▸ DOCUMENT EXCERPT:
4. Bonilla-Silva, E. (2001). Color-blind racism. New York, NY: Worth Publishers.


  1. Jessie-

    Great post about a painfully true issue that most people are not aware is happening. In my Race, Class, and Gender class we discussed this aspect of systemic racism. We as a society are almost blind to what is taking place around us especially when it involves low-income minority neighborhoods.

    From what I was taught, it is easier and cheaper for the stores in these low-income communities to keep the high in fat, processed foods with little nutritional value because that is what the people can afford. Fresh fruits and vegetables are too expensive, so these food groups are not realistic options. Instead as a society we have decided that these groups of individuals really don't care about nutritious foods and wouldn't buy these products if even given the chance. This is our rationalization about the problem in the neighborhoods that we don't really like to acknowledge. We don't want to accept the bigger picture that people in these communities don't have the opportunities to drive to the suburbs to get the fresh foods that we all take for granted. Instead we deny the truth, make excuses like you point out, and rationalize the issues and consequences.

▸ RECORDS SUPPLIED:
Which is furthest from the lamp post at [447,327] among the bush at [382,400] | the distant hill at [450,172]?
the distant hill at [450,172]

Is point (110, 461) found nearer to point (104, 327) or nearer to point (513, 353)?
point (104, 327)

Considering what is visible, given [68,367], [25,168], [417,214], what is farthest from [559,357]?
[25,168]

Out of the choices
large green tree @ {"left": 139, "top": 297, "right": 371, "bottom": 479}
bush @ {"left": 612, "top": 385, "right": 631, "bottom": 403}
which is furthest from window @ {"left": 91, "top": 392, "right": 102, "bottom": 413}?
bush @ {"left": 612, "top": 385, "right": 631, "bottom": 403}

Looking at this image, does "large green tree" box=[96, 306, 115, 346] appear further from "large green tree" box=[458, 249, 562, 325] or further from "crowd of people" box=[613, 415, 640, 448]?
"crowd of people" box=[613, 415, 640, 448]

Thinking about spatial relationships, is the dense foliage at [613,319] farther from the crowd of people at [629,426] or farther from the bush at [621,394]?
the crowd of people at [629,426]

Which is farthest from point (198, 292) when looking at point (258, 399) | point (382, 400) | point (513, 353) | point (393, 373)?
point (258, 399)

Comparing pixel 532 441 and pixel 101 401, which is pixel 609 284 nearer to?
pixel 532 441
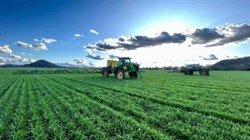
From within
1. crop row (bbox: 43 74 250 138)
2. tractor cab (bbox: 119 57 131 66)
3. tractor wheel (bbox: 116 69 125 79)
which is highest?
tractor cab (bbox: 119 57 131 66)

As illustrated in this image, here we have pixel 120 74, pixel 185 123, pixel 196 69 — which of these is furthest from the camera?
pixel 196 69

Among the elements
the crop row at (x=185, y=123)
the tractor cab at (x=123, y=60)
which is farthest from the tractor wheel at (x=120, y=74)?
the crop row at (x=185, y=123)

▸ YOUR INSTRUCTIONS: Translate this sentence from the comment about food in low-income neighborhoods into Spanish: "Fresh fruits and vegetables are too expensive, so these food groups are not realistic options."

▸ RESPONSE AREA: Las frutas y verduras frescas son demasiado caras, así que estos grupos de alimentos no son opciones realistas.